Nun ist es Ueli Steck‘s Vision die Idee der Trilogie in den Alpen in den Himalaya zu übertragen. Seine Faszination ist die Auseinandersetzung zwischen Schaffen und Scheitern. Gasherbrum II mit 8035 Meter und Makalu mit 8463 Meter sind 2 Achtausender die Ihn immer wieder an die Grenze brachten. Dank konsequentem Training und seinem starken Willen erreichte er die Gipfel.

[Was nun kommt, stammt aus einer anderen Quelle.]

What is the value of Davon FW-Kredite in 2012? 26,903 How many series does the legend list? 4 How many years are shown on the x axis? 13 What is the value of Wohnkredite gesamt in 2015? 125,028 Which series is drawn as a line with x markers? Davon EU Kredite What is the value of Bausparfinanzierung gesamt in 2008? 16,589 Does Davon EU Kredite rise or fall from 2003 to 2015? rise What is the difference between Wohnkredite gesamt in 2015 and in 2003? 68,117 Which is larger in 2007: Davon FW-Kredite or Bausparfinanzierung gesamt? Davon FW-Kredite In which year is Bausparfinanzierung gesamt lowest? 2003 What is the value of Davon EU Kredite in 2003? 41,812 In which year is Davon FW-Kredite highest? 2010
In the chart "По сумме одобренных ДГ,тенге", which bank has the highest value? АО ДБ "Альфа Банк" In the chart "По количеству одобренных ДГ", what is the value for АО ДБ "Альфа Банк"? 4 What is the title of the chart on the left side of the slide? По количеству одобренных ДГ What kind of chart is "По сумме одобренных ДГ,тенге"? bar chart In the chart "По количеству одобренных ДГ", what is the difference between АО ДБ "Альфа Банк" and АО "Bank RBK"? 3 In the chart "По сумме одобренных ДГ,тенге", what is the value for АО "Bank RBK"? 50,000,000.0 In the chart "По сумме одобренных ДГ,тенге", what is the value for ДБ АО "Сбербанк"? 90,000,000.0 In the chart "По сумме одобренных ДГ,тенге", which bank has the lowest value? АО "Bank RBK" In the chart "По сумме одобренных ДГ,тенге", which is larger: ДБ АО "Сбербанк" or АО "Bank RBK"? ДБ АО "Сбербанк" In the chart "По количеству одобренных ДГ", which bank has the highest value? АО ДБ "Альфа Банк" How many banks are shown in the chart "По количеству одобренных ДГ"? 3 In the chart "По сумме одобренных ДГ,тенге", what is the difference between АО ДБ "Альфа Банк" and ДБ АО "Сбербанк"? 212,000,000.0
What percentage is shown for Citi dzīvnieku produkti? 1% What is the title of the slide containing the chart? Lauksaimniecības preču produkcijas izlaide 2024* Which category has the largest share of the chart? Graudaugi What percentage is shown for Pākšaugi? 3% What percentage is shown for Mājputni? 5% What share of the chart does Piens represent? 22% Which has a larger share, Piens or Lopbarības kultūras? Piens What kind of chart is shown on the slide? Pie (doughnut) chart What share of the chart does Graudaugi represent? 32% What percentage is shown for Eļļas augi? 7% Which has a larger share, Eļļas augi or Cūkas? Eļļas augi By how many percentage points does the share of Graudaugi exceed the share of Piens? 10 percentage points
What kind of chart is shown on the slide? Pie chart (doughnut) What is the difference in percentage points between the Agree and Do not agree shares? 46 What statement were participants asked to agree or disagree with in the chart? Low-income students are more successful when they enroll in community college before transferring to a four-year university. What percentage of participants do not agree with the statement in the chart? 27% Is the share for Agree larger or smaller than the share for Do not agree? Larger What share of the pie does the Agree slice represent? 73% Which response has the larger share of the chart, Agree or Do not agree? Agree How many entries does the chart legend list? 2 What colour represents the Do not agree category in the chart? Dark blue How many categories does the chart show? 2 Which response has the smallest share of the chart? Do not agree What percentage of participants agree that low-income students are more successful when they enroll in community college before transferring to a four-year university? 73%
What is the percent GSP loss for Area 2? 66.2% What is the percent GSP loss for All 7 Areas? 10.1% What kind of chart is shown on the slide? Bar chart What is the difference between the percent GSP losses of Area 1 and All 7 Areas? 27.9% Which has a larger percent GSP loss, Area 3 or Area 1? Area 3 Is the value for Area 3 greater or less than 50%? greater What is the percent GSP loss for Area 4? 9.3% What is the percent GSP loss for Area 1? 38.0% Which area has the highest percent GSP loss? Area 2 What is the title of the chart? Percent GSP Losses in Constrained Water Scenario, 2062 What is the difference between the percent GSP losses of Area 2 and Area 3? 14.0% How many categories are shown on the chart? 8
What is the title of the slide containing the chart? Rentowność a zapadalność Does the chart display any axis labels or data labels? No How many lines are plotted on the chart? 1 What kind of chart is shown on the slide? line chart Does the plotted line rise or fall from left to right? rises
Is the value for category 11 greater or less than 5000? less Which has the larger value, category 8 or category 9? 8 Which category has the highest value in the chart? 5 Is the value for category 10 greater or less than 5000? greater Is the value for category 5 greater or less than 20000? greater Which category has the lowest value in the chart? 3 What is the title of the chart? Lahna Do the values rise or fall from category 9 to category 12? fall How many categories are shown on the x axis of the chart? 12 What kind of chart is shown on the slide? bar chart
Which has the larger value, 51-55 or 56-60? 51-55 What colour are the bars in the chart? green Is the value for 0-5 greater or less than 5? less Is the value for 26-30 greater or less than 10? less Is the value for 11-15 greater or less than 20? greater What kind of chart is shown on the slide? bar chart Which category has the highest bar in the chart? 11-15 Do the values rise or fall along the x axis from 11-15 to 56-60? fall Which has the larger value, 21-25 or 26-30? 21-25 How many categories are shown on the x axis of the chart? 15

Der Vortrag ist vielseitig, wie Ueli Steck als Bergsteiger und erzählt von seinen Leidenschaften: steiler Fels, hohe Berge, Geschichten und Mythen aus der Welt des Alpinismus. Dabei kommen auch diese Zeitlosen Momente zum Vorschein, die einzigartigen Erlebnisse, die Eindrücke die nur erlebt werden können wenn man sich exponiert. Steck blickt auch zurück, lässt dabei Messner, Walter Bonatti und Christophe Profit zu Wort kommen, Personen die die Geschichte des Alpinismus geprägt haben. Die einzigartigen Film- und Fotoaufnahmen garantieren einen Einblick ins Leben des Bergsteigers und seinen Weg in den Himalaya zu den 8000ern.
Er ist ein Spitzensportler, der sein ganzes Leben nach seinen Projekten am Berg ausrichtet. Darin ist er sehr konsequent. Er trainiert Klettern und Ausdauer, plant jede Begehung bis ins kleinste Detail, bereitet sich aufs Sorgfältigste vor, liebt Strukturen und Kontrolle. Er sei eben ein richtiger Deutschschweizer, sagt er augenzwinkernd. Sein Trainer und Physiotherapeut stellt mit ihm das Trainingsprogramm zusammen. Mit einem Ernährungswissenschaftler bestimmt er sein Gewicht und den entsprechenden Anteil von Eiweiss und Kohlehydraten in seiner Nahrung. Je nach dem, ob eine Expedition oder Sportklettern ansteht, nimmt er gezielt zu oder ab.